Neste artigo você vai saber tudo sobre o Metaverso – a próxima fase da internet e das coisas, leia e deixe seu comentário no final desta matéria.

Metaverso

Fundador do Facebook, Mark Zuckerberg, revela os planos da Meta para construir nova forma de experienciar a internet. Ambientes virtuais imersivos devem estabelecer novo paradigma de interação e comunicação através da internet. Segundo a empresa o metaverso é o próximo passo na jornada de conexões sociais. “A visão da nossa empresa é dar vida ao metaverso. E para refletir o nosso comprometimento com este futuro, estamos mudando o nosso nome.

Em outubro deste ano, Mark Zuckerberg trouxe à conferência Connect 2021, conduzida pela Meta Inc. (antiga Facebook Inc.) uma apresentação diferente.

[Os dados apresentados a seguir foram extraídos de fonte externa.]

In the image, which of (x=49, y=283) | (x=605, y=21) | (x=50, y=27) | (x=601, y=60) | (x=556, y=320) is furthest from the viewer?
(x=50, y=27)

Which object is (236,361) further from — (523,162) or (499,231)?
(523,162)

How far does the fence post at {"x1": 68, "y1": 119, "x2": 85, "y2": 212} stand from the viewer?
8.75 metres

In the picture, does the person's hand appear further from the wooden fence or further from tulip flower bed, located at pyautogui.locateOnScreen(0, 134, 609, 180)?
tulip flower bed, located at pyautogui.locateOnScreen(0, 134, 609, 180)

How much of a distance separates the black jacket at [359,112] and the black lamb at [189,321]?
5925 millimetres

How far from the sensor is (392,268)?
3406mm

Em vez de focar nos avanços e novidades do ano anterior, o CEO e fundador da empresa convidou os espectadores a juntarem-se a ele numa viagem pelo futuro como concebido pela companhia.

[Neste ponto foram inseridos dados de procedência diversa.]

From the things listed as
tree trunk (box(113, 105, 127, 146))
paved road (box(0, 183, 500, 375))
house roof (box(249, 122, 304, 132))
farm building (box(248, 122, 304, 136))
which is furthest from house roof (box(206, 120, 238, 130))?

Na apresentação, Zuckerberg explicou como a Meta pretende criar uma nova classe de experiências e conteúdo através da internet.

A empresa usa o nome “Metaverso” (Metaverse, em Inglês) para descrever, nas palavras do fundador, “a próxima versão da internet”.

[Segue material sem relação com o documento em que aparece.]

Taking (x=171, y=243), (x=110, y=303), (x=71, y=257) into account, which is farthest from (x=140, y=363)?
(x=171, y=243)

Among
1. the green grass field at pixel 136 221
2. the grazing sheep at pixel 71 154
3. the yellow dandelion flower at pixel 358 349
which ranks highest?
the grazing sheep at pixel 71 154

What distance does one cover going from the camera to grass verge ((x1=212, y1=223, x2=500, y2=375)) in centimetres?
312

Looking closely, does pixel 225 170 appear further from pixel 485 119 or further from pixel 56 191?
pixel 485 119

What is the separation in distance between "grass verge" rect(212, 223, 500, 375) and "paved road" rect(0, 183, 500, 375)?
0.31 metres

Mas o que isso significa? Nesse texto, explicaremos a visão fundamental da Meta sobre como será estruturada essa experiência digital altamente imersiva.

Zuckerberg afirma que, hoje, as experiências digitais são construídas ao redor de sites e apps, em vez de pessoas.

Metaverso - a próxima fase da internet e das coisas

O que é o Metaverso?

Objetivamente, não é um conceito novo. O consenso geral sobre o significado de Metaverso é que ele seja um espaço, ambiente ou mundo virtual persistente através do qual pessoas do nosso mundo possam interagir com outras pessoas, realizar tarefas cotidianas e ter experiências fisicamente impossíveis.

Se você está familiarizado com a plataforma Second Life, lançada em 2003, sabe que ela já atende a boa parte dos requisitos para ser considerada um Metaverso.

Trata-se de um mundo aberto e persistente, onde os usuários se encontram para interagir, realizar atividades, expressar-se artisticamente e movimentar uma economia própria.

Nos dias atuais, e especialmente na visão da Meta Inc., o fator “imersão” ou “imersividade” ganha cada vez mais atenção e importância.

O paradigma que se deseja estabelecer é o de um Metaverso com experiências baseadas em Realidade Virtual (VR – Virtual Reality, em Inglês) e Realidade Aumentada (AR – Augmented Reality, em Inglês).

Ao longo da última década, muito se ouviu falar de como a tecnologia, sob a prerrogativa de conectar pessoas, na verdade, as afastara.

Para o criador do Facebook e CEO da Meta, o problema não está na tecnologia em si, mas na forma como as experiências são criadas através dela.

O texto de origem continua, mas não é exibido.